Montag, 21. Mai 2007

(Buchbesprechung): Flight by Sherman Alexie

www.boston.com - 21.05.07

The teenage American Indian protagonist of "Flight," known as "Zits" for obvious adolescent reasons, has spent his young life shuttling between foster care and juvenile detention, though we can see he has a sense of humor about it. During a brief run-in with the cops, he tells us, he is put in a holding cell "with a black kid and a white kid and a Chinese kid. We're the United Nations of juvenile delinquents."
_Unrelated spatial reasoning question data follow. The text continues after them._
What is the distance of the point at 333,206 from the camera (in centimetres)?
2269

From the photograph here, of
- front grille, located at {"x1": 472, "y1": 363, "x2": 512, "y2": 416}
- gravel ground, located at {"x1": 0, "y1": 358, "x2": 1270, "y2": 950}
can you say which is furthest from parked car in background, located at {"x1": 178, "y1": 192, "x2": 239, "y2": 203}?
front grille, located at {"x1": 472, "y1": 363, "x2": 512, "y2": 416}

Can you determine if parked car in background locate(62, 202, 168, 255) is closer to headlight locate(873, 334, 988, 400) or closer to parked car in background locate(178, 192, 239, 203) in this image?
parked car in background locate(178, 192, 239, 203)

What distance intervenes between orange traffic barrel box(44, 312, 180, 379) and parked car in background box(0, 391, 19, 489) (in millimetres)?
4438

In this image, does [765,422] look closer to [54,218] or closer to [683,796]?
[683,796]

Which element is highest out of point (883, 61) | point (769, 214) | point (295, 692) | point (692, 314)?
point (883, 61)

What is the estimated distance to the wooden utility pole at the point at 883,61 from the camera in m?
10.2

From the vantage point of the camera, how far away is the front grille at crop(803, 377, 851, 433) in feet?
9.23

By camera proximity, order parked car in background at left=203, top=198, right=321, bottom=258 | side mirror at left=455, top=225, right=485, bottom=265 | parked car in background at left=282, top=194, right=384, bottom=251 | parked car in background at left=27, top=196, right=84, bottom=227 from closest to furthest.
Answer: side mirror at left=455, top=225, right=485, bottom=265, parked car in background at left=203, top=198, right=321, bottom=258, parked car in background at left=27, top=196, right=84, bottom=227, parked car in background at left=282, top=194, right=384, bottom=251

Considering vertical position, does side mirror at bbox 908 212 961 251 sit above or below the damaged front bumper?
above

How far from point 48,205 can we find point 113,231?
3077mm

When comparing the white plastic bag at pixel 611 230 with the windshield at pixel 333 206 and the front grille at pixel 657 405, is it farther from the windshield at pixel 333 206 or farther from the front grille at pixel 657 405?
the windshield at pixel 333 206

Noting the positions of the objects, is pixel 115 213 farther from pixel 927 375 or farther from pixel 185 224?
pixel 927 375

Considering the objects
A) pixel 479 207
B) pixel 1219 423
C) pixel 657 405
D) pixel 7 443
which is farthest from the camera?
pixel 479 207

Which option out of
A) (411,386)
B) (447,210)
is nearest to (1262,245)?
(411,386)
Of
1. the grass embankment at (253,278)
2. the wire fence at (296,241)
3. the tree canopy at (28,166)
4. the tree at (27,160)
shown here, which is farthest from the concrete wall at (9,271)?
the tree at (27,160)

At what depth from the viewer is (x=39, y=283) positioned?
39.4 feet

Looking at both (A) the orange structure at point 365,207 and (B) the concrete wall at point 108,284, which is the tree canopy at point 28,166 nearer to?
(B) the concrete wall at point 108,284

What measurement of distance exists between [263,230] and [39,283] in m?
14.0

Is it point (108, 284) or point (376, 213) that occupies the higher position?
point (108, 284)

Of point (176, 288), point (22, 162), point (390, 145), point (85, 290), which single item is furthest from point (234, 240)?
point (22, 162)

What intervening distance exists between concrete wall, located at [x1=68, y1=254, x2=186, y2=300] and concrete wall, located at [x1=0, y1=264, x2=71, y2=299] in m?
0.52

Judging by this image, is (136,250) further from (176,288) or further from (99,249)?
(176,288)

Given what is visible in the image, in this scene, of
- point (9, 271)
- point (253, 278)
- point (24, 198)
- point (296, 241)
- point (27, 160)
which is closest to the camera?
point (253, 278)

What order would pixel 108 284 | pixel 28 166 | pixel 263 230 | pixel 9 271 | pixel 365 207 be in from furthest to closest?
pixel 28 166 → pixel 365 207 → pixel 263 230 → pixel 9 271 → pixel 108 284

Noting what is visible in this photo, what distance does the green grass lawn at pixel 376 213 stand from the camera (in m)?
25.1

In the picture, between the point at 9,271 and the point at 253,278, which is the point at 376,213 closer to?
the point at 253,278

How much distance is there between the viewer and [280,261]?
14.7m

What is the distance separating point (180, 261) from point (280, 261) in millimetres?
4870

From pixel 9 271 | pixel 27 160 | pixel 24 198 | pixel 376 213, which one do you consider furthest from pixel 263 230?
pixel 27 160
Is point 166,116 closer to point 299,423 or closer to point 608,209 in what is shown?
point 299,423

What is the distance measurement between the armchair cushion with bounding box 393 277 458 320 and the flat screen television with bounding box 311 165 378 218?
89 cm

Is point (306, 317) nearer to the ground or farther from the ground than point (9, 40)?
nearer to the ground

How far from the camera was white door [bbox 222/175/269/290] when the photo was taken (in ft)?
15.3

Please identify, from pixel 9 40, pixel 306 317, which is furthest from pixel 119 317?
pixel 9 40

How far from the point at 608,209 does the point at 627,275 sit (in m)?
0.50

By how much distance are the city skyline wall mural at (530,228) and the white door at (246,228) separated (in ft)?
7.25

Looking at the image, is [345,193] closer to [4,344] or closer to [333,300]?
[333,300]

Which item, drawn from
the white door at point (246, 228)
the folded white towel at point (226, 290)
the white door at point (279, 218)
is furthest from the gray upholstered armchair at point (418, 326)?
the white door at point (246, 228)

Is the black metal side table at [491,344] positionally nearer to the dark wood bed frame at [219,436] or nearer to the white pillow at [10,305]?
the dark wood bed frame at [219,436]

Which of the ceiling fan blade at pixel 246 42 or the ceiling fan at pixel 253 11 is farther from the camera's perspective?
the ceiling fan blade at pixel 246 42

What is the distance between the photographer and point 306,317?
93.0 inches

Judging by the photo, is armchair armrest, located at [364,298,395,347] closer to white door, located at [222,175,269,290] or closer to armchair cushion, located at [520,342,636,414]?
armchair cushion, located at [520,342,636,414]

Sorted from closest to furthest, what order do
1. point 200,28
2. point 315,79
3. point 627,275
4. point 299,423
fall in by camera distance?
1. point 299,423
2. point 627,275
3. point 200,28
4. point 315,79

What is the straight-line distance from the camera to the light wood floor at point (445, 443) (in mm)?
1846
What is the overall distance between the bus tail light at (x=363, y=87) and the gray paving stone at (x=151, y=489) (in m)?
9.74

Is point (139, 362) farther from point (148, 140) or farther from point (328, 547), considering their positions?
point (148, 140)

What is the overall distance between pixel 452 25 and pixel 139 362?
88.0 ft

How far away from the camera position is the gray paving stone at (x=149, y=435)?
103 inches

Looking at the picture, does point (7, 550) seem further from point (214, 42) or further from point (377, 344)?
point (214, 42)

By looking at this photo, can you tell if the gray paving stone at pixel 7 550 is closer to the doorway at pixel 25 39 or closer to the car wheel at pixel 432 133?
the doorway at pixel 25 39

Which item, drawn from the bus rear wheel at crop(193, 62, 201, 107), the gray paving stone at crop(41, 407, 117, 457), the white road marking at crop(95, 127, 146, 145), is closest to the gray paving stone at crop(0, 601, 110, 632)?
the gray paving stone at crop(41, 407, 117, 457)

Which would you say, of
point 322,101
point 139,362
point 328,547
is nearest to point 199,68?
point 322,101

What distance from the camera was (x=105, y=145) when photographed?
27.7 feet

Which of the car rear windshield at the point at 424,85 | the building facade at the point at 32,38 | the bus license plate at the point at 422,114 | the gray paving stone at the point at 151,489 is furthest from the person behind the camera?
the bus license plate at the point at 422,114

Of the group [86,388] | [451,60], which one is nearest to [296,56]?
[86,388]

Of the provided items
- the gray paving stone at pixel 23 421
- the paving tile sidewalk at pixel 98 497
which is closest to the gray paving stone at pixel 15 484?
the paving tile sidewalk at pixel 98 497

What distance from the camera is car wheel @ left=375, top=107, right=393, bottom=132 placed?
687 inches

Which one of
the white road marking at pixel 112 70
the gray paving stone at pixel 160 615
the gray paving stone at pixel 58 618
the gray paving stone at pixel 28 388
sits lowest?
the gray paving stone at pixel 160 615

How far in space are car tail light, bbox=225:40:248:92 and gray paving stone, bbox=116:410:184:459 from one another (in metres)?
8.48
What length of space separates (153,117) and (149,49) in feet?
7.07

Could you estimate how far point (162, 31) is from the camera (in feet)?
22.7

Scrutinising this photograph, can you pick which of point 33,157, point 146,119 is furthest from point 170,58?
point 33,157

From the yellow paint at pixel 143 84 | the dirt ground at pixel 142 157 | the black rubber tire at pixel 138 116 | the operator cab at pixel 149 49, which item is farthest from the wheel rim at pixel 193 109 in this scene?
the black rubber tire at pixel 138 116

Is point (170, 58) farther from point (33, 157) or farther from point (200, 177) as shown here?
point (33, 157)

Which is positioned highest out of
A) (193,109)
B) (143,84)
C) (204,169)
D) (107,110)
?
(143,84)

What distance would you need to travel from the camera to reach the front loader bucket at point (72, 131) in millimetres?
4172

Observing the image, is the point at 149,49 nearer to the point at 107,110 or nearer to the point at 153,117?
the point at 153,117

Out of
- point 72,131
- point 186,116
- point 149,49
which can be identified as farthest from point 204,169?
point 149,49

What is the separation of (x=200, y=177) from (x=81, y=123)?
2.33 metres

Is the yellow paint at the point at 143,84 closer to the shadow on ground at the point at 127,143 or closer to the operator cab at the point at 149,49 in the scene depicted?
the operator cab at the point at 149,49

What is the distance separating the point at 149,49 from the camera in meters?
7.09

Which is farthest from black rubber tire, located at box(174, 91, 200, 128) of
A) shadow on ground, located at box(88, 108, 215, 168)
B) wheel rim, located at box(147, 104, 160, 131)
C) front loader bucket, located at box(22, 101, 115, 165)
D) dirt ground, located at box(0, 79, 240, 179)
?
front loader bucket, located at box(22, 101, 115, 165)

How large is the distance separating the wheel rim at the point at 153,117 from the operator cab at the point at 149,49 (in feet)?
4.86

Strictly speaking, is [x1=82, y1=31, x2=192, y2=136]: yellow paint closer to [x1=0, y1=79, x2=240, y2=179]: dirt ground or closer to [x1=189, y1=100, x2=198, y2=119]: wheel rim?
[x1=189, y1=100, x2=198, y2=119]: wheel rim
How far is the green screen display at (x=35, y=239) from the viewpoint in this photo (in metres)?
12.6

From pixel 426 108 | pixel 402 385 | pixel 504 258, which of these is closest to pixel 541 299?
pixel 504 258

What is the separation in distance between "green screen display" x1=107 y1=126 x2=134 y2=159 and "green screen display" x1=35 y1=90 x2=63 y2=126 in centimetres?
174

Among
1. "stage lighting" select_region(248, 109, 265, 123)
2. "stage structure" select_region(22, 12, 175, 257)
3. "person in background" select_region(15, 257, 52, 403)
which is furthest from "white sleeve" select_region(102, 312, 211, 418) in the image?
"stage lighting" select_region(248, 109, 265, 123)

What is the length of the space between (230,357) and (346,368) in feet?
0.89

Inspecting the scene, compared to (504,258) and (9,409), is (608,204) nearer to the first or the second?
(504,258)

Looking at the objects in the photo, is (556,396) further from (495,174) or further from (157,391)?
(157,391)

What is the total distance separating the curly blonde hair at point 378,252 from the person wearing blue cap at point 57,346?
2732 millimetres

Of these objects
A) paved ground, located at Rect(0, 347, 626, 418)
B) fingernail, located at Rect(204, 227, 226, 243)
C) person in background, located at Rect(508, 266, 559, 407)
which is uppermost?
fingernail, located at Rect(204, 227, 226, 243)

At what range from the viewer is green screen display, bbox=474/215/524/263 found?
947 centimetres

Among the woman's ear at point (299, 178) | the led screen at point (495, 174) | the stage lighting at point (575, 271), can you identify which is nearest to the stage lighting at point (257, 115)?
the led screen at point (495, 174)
Out on the streets again, lonely, rebellious Zits is befriended by one of his former cellmates, a charismatic sociopath with a hoard of weapons, looking for a disciple to help use them. Without any adult to guide him, Zits needs to find an identity and ethical grounding of his own -- immediately if not sooner. On cue the novel jumps into a shape-shifting, time-traveling fourth dimension, sweeping Zits along on a character-forming roller-coaster ride through the bad-trip theme park of American history.

Sherman Alexie, who has been called the Native American James Baldwin, writes with anger, humor, raw inventiveness, and defiant pride. We're pretty sure that Zits is too cool a kid to be headed for a tragic ending, no matter how postmodern, but it's touch and go for a while.